ANZ commodity strategist Daniel Hynes said full compliance of the 1.7 million barrels a day cut from the market will negate the impact of any increase from the U.S. in the short-term, as the U.S. has cut just 800,000 barrels a day in the last 12 months.
This would "go a long way in pushing the market into deficit" as crude oil stock draw down accelerates in the first half of 2017, he told CNBC's "Squawk Box".
Hynes said oil prices could move into the mid-$60 a barrel level in the first quarter of 2017.
The joint output cut will be a "temporary fix", but proves OPEC and non-OPEC members are ready to support the market when prices fall, said Alliance Securities chief investment officer, Jonathan Barratt.
Shale producers will likely be ramping up production when crude oil prices hit $60 a barrel, putting renewed pressure on crude oil prices, he added to CNBC's "The Rundown".
He added he was optimistic on compliance by Russia.
"This is not a deal they just sign off and forget.
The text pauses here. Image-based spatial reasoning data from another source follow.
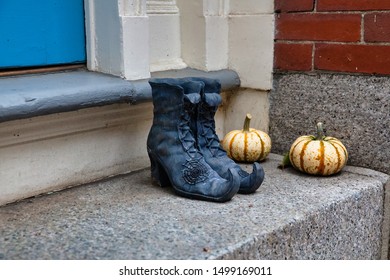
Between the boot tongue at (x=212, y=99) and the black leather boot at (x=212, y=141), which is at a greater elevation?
the boot tongue at (x=212, y=99)

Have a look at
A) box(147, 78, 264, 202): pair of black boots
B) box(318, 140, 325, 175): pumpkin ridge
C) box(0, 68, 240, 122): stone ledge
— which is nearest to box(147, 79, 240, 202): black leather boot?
box(147, 78, 264, 202): pair of black boots

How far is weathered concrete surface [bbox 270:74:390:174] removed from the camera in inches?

It's a deal they are committed to and they will work to make sure they adhere to the actual goal set in the agreement," Barratt said, adding that it was in Russia's own interest to get oil prices to stabilize.
Hynes concurred with this view.
"The rhetoric is so strong this time; and economic and financial constraints are really pushing (the need for) compliance to the limit," said Hynes.